Hastily Irene pulled on the other stocking and slipped her feet into the slippers beside her cha
ir.
“And what brought on this particular outburst of profanity? That is, if an indulgent but perturbed husband may inquire. The mother of sons, too! The times, alas, the times!”
“I’ve had this letter,” Irene told him. “And I’m sure that anybody’ll admit it’s enough to make a saint swear. The nerve of her!”
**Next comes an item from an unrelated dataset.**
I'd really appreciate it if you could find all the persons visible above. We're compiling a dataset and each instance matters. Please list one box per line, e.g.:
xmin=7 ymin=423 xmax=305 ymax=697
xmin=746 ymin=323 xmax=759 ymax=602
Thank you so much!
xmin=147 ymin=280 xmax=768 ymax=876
She passed the letter to him, and in the act made a little mental frown. For, with a nicety of perception, she saw that she was doing it instead of answering his question with words, so that he might be occupied while she hurried through her dressing. For she was late again, and Brian, she well knew, detested that. Why, oh why, couldn’t she ever manage to be on time? Brian had been up for ages, had made some calls for all she knew, besides having taken the boys downtown to school. And she wasn’t dressed yet; had only begun. Damn Clare! This morning it was her fault.
Brian sat down and bent his head over the letter, puckering his brows slightly in his effort to make out Clare’s scrawl.
Irene, who had risen and was standing before the mirror, ran a comb through her black hair, then tossed her head with a light characteristic gesture, in order to disarrange a little the set locks. She touched a powder puff to her warm olive skin and then put on her frock with a motion so hasty that it was with some difficulty properly adjusted. At last she was ready, though she didn’t immediately say so, but stood, instead, looking with a sort of curious detachment at her husband across the room.
Brian, she was thinking, was extremely good-looking. Not, of course, pretty or effeminate; the slight irregularity of his nose saved him from the prettiness, and the rather marked heaviness of his chin saved him from the effeminacy. But he was, in a pleasant masculine way, rather handsome. And yet, wouldn’t he, perhaps, have been merely ordinarily good-looking but for the richness, the beauty of his skin, which was of an exquisitely fine texture and deep copper color?